#### 页面节选 ####
BZOJ 3529: [Sdoi2014]数表

3529: [Sdoi2014]数表
思路:
莫比乌斯反演+整除分块+树状数组维护前缀和
代码:

#pragma GCC optimize(2)
#pragma GCC optimize(3)
#pragma GCC optimize(4)
#include<bits/stdc++.h>
using namespace std;
#define y1 y11
#define fi first
#define se second
#define pi acos(-1.0)
#define LL long long
#define u unsigned int
//#define mp make_pair
#define pb push_back
#define ls rt<<1, l, m
#define rs rt<<1|1, m+1, r
#define ULL unsigned LL
#define pll pair<LL, LL>
#define pli pair<LL, int>
#define pii pair<int, int>
#define piii pair<pii, int>
#define pdd pair<double, double>
#define mem(a, b) memset(a, b, sizeof(a))
####
| 必做任务 |
1. 根据页面节选，这道题的思路用到了哪些方法？
2. 请照抄页面节选中从"#pragma GCC optimize(3)"到"#define pi acos(-1.0)"的内容。
回答时只能依据页面节选的内容。
#### 条目摘录 ####
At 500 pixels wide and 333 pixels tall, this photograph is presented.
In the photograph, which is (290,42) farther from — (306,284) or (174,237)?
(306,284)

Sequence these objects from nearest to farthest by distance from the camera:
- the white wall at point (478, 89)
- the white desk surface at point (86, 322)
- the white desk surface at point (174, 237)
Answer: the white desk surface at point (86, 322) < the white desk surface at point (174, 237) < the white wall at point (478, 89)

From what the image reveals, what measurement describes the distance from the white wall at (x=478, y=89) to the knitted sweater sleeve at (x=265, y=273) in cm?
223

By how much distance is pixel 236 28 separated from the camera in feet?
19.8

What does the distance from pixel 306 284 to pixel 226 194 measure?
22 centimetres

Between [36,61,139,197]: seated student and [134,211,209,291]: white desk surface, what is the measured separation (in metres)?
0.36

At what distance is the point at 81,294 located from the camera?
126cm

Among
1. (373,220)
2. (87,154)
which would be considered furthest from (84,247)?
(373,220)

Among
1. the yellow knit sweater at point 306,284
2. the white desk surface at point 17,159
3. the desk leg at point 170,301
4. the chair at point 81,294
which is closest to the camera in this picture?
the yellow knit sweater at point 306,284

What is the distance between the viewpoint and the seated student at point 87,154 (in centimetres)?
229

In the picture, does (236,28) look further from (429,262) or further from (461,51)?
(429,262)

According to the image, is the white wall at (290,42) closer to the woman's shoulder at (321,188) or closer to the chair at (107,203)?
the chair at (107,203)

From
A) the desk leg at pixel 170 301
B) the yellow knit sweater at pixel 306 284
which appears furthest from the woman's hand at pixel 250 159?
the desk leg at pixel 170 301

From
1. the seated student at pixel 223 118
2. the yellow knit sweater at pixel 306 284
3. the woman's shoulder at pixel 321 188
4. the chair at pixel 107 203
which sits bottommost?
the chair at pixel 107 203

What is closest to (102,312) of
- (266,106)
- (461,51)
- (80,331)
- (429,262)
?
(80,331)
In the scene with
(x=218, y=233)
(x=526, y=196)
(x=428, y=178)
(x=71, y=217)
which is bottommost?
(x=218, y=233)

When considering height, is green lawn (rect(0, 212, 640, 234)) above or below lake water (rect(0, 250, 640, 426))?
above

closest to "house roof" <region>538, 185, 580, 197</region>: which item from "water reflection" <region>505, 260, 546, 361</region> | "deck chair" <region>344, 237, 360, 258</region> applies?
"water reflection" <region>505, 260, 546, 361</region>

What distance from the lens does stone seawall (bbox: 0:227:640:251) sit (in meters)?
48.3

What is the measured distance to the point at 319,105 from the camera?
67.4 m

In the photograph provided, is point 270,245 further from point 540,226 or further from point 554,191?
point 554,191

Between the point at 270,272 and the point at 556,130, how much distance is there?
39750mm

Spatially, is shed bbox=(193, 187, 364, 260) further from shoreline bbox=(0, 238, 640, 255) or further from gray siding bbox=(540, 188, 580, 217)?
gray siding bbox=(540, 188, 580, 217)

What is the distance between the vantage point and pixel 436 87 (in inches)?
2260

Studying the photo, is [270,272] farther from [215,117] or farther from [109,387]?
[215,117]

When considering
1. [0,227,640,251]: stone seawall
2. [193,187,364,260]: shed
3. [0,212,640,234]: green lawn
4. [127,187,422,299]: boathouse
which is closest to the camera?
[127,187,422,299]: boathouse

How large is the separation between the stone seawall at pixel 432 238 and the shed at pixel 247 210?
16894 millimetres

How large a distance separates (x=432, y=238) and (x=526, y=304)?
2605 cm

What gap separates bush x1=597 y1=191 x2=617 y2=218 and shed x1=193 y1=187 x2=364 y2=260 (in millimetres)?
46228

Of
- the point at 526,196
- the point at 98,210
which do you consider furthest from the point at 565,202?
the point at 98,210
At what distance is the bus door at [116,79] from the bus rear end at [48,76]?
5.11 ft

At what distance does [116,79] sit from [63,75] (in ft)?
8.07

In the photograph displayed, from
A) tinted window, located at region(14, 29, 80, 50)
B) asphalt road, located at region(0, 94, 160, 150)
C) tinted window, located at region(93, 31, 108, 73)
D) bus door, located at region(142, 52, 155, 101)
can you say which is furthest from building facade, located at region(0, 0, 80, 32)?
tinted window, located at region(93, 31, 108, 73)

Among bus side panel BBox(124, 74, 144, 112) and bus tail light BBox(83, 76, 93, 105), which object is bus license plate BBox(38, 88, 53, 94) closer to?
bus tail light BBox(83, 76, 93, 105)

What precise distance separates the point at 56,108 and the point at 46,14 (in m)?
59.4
####
| 完整解答 |
1. 莫比乌斯反演、整除分块，以及用树状数组维护前缀和。

2.
#pragma GCC optimize(3)
#pragma GCC optimize(4)
#include<bits/stdc++.h>
using namespace std;
#define y1 y11
#define fi first
#define se second
#define pi acos(-1.0)